Records of spatial reasoning questions
####
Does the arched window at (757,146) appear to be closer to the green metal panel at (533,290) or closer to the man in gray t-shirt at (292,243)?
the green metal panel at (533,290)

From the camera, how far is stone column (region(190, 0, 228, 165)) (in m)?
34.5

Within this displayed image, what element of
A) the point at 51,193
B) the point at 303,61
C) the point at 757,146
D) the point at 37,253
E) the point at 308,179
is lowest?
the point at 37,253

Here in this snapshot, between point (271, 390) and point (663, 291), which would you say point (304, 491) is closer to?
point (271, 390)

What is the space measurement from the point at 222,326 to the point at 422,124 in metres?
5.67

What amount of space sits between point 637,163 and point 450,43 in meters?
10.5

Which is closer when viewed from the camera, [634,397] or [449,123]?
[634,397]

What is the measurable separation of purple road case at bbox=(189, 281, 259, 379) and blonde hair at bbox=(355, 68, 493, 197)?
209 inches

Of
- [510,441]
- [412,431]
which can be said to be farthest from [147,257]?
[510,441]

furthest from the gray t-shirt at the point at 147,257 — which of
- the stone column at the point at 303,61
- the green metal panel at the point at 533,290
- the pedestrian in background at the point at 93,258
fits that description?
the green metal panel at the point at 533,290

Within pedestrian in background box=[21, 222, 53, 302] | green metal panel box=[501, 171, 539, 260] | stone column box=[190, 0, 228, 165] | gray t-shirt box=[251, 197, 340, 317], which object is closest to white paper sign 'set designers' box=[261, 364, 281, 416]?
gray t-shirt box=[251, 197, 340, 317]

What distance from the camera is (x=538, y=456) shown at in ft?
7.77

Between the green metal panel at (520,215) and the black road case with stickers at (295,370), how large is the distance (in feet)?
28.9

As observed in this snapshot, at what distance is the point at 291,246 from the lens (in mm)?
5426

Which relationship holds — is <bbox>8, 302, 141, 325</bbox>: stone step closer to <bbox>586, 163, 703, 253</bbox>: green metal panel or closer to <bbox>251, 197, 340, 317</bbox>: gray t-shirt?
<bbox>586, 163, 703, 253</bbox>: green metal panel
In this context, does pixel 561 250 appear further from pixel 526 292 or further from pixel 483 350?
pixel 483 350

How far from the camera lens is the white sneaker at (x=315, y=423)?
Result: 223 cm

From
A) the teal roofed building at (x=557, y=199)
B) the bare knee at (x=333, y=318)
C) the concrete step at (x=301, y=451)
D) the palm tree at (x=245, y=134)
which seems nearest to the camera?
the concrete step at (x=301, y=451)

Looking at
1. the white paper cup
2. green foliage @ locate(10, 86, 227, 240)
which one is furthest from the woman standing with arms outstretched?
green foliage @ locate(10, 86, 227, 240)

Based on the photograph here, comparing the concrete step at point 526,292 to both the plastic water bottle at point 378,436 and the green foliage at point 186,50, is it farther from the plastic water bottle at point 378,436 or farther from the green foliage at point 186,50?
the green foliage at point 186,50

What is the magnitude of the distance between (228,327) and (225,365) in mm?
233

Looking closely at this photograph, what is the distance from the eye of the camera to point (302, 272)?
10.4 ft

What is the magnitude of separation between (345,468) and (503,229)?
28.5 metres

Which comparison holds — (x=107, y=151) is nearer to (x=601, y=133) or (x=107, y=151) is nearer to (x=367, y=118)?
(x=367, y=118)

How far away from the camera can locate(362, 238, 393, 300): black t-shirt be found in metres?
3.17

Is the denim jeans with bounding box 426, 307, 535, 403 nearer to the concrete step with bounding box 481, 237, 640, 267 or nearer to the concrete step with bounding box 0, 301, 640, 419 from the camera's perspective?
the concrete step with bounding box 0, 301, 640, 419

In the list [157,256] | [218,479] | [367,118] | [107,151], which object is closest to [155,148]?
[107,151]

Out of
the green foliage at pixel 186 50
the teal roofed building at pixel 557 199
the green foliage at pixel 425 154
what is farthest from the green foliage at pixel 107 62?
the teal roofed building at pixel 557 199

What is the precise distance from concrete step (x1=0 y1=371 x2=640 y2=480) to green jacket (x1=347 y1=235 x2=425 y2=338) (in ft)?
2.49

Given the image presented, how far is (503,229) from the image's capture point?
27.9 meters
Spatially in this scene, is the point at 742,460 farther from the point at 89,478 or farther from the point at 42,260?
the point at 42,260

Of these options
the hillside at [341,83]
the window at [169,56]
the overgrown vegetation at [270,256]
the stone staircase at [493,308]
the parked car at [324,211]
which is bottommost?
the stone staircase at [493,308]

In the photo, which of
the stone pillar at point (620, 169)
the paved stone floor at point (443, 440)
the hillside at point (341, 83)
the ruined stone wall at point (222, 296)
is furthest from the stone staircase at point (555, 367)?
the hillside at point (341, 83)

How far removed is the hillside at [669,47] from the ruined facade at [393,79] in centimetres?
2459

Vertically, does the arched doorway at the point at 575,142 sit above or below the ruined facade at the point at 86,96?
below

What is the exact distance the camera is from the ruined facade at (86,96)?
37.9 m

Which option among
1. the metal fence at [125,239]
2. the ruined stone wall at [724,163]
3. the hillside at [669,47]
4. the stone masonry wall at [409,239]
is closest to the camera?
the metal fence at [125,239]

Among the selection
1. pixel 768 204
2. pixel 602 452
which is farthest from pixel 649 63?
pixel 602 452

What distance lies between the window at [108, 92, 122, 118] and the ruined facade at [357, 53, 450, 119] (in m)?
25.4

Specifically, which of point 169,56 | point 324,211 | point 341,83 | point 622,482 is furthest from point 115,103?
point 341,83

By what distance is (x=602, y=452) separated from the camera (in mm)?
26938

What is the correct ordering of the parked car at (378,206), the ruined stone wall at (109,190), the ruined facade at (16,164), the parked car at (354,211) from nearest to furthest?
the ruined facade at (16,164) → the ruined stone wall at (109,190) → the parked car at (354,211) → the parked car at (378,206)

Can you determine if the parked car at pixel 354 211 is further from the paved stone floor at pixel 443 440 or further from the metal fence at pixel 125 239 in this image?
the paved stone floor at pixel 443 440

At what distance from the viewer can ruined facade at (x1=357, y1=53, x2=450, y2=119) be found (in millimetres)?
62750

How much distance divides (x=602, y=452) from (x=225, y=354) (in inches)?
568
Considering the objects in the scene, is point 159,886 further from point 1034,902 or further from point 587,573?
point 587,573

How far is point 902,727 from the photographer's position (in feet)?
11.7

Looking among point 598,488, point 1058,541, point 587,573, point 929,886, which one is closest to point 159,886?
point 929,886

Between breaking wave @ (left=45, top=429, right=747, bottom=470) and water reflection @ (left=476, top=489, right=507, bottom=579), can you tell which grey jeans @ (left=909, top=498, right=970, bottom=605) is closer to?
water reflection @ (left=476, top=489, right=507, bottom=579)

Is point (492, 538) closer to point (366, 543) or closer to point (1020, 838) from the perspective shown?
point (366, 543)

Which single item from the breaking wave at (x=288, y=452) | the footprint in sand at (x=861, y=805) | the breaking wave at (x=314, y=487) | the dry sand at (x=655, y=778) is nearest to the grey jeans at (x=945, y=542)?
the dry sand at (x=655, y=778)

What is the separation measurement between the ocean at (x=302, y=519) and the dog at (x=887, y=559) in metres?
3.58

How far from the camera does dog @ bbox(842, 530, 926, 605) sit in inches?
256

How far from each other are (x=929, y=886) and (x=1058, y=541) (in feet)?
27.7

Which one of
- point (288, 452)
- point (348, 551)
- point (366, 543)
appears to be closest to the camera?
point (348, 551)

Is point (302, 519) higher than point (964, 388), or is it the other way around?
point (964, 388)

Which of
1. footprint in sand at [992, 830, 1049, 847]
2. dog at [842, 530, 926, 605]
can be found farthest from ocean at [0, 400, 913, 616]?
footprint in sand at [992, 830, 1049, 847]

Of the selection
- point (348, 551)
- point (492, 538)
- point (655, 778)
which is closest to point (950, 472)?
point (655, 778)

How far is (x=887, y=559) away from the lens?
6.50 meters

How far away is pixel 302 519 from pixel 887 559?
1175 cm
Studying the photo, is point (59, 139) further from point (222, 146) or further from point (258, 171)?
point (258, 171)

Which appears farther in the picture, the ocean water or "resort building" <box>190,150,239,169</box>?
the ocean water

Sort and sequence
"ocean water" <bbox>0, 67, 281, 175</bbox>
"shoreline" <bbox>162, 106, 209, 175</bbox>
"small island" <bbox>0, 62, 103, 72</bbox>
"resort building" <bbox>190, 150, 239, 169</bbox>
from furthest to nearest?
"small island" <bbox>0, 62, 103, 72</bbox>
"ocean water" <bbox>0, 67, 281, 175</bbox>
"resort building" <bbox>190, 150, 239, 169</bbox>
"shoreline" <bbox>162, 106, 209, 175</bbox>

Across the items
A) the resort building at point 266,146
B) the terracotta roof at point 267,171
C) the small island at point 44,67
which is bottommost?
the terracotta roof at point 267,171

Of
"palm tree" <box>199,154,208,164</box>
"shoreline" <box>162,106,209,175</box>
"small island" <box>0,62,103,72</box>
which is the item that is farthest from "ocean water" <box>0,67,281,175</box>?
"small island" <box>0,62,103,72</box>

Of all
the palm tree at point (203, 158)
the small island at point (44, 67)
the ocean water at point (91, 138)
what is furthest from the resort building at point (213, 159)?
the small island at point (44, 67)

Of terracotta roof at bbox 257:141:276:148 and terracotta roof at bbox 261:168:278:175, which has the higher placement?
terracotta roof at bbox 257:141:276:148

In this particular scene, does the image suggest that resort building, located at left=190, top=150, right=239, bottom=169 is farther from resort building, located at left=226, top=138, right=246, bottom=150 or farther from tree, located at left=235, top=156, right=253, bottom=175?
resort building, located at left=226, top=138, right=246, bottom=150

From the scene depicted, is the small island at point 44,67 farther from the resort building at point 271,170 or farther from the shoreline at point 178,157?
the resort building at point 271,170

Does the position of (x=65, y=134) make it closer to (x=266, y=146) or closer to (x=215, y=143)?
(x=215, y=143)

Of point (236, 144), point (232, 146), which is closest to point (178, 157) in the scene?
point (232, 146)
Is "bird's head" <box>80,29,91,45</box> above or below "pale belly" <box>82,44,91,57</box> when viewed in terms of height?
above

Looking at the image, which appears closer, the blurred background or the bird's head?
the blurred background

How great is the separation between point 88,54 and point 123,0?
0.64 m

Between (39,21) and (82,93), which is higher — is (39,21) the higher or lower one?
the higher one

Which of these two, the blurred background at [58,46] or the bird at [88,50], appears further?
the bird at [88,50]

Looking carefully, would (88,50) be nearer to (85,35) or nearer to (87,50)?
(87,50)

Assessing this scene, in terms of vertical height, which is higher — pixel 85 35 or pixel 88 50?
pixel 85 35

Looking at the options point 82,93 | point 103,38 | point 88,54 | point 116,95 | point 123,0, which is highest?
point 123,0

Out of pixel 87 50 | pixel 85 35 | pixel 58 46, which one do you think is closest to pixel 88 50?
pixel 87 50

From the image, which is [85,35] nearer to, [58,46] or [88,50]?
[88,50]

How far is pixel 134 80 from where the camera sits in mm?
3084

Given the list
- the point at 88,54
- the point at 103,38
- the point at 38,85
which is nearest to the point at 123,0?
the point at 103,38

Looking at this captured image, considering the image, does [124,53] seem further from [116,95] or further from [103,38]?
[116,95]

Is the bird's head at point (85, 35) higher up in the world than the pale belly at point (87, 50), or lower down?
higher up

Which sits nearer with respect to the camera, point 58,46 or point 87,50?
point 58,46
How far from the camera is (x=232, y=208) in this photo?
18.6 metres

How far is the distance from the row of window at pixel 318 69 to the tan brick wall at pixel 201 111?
####
= What the exercise asks =
Copy out the lines from the one containing "As observed in" through the one containing "Result: 223 cm", inclusive, reproducing them without any change.

= Task response =
As observed in this snapshot, at what distance is the point at 291,246 from the lens (in mm)?
5426

Which relationship holds — is <bbox>8, 302, 141, 325</bbox>: stone step closer to <bbox>586, 163, 703, 253</bbox>: green metal panel or closer to <bbox>251, 197, 340, 317</bbox>: gray t-shirt?
<bbox>586, 163, 703, 253</bbox>: green metal panel
In this context, does pixel 561 250 appear further from pixel 526 292 or further from pixel 483 350?
pixel 483 350

How far from the camera lens is the white sneaker at (x=315, y=423)?
Result: 223 cm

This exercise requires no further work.